→ **Set task 1**: In the TACC setup steps, what command checks that Apptainer is loaded?

→ **Quoted passage**:
* START *
Step 4: Two-Factor Authentication TACC systems require two-factor authentication. Follow the on-screen prompts to complete the process.
Step 5: Request a Node If you try to download a Docker image right off the bat, your terminal will warn you!
(base) something$ idev -N 2 -n 2 -p rtx-dev -t 02:00:00
//explain what this means, the Flags This might take a while but you will know that you have successfully loaded into a node when your command line shows (base) some numbers and what not
Step 6: Load in Apptainer
(base) something$ module list
Currently Loaded Modules:
1) intel/19.1.1 4) autotools/1.2 7) hwloc/1.11.12 10) tacc-apptainer/1.3.3
2) impi/19.0.9 5) python3/3.7.0 8) xalt/2.10.34
3) git/2.24.1 6) cmake/3.24.2 9) TACC
(base) something$ module load tacc-apptainer
verify with:
(base) something$ type apptainer
apptainer is /opt/apps/tacc-apptainer/1.3.3/bin/apptainer
Step 5. Pull a Prebuilt PyTorch Docker Image
Instead of creating our own Dockerfile, we can use an official PyTorch image from DockerHub
Note
DockerHub is official cloud-based repository where developers store, share, and distribute Docker images. Similar to GitHub but for Docker containers.
* END *
→ **Material to process**:
* START *
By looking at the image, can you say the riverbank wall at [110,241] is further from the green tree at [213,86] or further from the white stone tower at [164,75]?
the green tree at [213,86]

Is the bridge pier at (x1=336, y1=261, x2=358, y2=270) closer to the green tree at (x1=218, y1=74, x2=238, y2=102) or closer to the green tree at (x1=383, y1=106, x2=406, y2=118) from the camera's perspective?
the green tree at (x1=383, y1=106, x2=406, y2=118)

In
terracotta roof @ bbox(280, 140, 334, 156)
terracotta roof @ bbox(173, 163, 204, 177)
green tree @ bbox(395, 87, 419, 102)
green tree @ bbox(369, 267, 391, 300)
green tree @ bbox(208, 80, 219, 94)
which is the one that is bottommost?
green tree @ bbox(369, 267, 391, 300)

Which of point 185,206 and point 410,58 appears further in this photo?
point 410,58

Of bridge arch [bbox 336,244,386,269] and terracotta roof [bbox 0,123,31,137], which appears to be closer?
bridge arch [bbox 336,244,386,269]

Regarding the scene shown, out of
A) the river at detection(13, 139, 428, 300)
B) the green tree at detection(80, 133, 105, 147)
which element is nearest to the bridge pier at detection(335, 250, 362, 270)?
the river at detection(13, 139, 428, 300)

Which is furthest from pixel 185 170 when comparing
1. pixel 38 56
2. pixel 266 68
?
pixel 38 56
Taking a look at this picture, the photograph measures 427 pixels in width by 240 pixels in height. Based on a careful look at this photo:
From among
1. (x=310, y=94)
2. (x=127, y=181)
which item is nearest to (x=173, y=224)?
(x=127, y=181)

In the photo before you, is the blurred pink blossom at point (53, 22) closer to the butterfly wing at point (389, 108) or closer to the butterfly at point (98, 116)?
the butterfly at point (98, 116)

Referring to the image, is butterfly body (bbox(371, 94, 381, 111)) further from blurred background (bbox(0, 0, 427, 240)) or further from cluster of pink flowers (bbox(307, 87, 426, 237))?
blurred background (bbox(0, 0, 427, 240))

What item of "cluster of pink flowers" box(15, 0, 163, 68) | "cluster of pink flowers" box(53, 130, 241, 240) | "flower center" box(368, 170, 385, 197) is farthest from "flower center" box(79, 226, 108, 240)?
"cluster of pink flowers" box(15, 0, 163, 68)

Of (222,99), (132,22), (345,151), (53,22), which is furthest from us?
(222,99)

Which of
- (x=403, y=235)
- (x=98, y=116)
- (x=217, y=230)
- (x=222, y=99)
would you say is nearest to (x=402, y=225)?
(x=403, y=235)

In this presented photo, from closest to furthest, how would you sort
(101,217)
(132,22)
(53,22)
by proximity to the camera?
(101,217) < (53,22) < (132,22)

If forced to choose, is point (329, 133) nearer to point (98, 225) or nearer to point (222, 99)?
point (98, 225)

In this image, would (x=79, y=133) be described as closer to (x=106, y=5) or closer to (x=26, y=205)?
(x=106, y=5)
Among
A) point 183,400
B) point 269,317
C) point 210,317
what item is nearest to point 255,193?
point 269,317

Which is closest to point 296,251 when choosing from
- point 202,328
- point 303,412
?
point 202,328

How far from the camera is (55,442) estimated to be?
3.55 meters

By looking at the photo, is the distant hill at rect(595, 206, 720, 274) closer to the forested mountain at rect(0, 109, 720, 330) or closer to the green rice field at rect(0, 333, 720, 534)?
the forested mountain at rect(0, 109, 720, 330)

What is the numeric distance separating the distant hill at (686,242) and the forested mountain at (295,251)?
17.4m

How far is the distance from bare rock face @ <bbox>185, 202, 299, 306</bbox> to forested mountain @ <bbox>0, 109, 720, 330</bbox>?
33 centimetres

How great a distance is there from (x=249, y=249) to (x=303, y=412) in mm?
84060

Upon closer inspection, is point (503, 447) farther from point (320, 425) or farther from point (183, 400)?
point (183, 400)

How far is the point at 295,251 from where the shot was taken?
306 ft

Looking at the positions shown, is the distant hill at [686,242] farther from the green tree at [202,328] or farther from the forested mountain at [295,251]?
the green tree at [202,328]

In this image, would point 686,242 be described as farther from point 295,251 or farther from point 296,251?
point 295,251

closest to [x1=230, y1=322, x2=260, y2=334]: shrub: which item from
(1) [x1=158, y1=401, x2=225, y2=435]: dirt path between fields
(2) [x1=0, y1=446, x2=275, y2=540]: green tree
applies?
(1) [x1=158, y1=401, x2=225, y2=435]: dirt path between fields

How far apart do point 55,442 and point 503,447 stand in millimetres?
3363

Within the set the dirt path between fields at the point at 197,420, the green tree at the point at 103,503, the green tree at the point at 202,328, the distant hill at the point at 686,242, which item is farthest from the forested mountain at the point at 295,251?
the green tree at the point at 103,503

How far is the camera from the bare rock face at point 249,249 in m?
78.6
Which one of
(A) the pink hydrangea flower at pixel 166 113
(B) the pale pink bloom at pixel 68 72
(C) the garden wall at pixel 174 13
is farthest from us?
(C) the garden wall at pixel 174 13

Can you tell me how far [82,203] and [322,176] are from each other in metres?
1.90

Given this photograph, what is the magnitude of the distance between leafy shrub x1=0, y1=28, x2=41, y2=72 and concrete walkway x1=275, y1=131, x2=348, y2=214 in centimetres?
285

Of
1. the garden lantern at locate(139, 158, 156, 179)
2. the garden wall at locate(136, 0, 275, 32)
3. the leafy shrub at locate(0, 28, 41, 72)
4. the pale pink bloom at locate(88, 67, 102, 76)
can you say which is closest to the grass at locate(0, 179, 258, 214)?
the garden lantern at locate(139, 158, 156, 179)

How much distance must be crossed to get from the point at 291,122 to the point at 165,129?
* END *
→ **Set task 2**: Report how many lines of the rows contain the string "locate", giving only the number.

→ **Complete response 1**: type apptainer

→ **Complete response 2**: 6